Brasília. Um dos últimos mitos do PT deixou o Governo Lula na última terça. A ministra do Meio Ambiente Marina Silva volta para o Senado, onde espera poder exercer com mais independência seu papel de defensora da Amazônia, da Ecologia e das causas sociais. A ex-ministra, que vem de uma família humilde e tem identificação com os seringueiros da Amazônia, deve ter uma atuação independente no Congresso Nacional, como o senador paulista Eduardo Suplicy, que nem sempre vota com o Governo Federal. Ela tem nas veias a radicalidade do amigo Chico Mendes.
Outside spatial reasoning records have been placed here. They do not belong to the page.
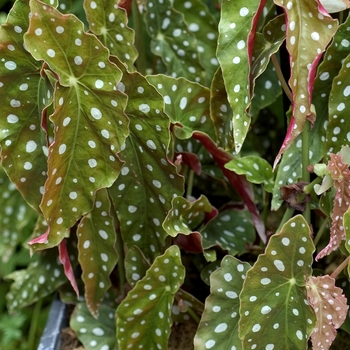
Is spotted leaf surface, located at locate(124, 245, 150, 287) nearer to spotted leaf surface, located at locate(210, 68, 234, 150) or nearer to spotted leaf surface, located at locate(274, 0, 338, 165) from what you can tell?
spotted leaf surface, located at locate(210, 68, 234, 150)

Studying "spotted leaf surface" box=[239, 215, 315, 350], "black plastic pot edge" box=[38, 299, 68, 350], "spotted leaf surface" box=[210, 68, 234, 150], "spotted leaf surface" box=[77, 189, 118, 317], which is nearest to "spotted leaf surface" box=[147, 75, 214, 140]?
"spotted leaf surface" box=[210, 68, 234, 150]

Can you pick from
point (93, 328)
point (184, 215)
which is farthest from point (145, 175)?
point (93, 328)

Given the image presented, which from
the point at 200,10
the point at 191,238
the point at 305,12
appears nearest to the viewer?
the point at 305,12

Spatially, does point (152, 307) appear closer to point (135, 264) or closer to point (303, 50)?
point (135, 264)

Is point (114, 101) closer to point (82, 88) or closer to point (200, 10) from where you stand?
point (82, 88)

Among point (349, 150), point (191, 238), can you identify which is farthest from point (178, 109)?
point (349, 150)

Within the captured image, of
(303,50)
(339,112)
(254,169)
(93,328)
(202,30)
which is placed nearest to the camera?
(303,50)
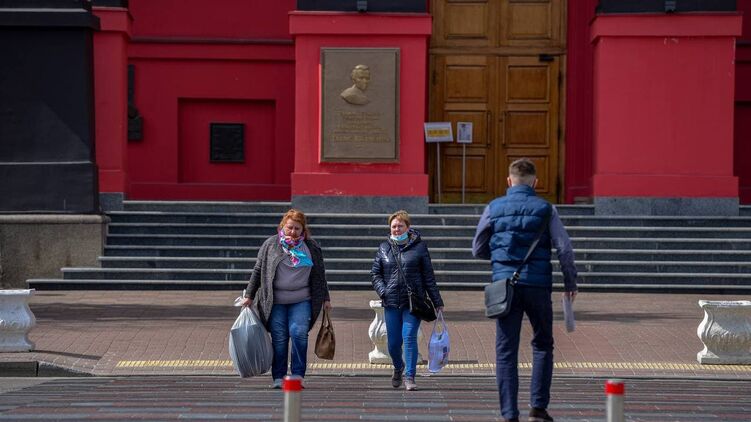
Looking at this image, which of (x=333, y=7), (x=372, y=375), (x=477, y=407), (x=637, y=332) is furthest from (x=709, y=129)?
(x=477, y=407)

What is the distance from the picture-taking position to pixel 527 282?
1002 cm

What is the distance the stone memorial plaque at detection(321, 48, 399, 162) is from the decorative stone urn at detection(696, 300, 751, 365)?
33.6 feet

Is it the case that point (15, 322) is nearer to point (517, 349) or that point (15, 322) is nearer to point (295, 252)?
point (295, 252)

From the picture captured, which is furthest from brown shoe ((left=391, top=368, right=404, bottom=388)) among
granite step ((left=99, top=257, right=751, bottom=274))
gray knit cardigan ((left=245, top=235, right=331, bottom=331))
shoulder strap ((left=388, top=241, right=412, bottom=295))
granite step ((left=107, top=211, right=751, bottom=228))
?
granite step ((left=107, top=211, right=751, bottom=228))

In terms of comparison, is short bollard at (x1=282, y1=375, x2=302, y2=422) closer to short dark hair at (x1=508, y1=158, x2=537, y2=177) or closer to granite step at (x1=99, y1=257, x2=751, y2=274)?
short dark hair at (x1=508, y1=158, x2=537, y2=177)

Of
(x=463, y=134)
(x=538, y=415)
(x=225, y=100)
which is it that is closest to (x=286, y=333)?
(x=538, y=415)

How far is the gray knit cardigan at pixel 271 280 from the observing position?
12711 millimetres

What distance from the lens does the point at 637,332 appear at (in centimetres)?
1645

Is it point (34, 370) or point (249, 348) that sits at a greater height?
point (249, 348)

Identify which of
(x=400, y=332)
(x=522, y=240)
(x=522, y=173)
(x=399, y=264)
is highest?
(x=522, y=173)

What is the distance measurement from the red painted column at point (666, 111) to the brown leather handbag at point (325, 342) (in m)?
11.6

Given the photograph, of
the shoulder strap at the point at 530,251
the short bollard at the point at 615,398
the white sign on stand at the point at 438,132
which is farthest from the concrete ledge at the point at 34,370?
the white sign on stand at the point at 438,132

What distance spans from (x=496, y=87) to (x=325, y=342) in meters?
14.0

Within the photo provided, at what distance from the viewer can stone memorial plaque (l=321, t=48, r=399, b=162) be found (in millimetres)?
23859
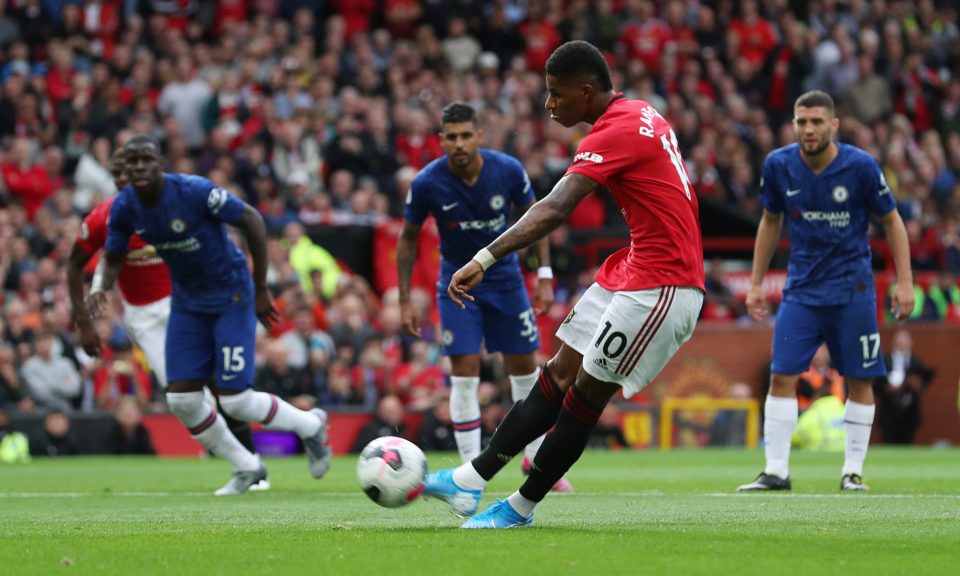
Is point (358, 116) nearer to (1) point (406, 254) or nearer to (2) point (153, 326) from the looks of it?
(2) point (153, 326)

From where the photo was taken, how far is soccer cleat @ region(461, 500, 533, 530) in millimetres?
7598

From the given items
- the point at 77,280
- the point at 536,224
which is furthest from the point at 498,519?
the point at 77,280

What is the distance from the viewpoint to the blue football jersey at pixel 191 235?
10.9m

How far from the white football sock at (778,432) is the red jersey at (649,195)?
3.75 meters

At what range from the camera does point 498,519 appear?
761cm

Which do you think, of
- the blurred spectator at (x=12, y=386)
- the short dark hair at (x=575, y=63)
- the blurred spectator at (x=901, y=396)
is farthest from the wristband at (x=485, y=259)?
the blurred spectator at (x=901, y=396)

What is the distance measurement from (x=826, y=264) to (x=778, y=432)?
1227 millimetres

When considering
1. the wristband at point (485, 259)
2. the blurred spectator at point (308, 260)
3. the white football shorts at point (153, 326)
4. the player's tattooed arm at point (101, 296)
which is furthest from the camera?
the blurred spectator at point (308, 260)

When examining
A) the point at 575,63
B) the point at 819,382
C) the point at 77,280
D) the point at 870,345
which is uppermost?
the point at 575,63

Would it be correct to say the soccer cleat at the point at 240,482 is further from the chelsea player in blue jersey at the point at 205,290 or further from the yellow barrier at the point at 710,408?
the yellow barrier at the point at 710,408

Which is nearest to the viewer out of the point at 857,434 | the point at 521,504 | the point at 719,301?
the point at 521,504

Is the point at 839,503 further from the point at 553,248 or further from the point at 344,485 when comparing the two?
the point at 553,248

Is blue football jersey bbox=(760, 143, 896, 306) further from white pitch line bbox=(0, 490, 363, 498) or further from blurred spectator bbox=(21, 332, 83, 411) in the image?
blurred spectator bbox=(21, 332, 83, 411)

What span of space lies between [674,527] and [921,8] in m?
24.8
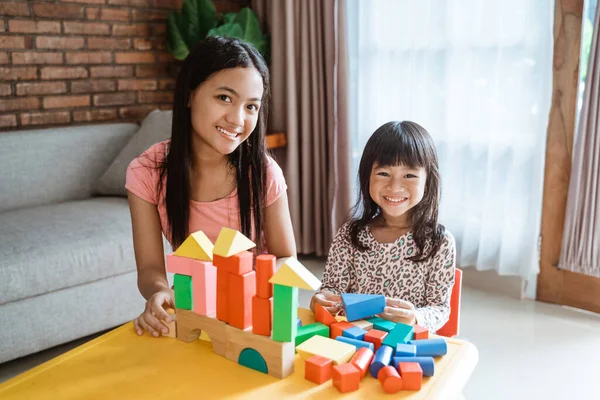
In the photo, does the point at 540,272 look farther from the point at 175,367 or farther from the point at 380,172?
the point at 175,367

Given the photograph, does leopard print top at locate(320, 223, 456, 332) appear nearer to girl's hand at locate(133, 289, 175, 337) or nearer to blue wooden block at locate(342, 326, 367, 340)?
blue wooden block at locate(342, 326, 367, 340)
Presidente da Sociedade Nordestina de Ecologia, Marcelo Mezel, diz que se surpreende de Marina ter ficado tanto tempo no Governo Federal. ´Há muito tempo que as opiniões dela não prevalecem. Sempre ela saia perdendo para outros ministros desenvolvimentistas. Não sei como ela ficou tanto tempo no cargo´, diz ele.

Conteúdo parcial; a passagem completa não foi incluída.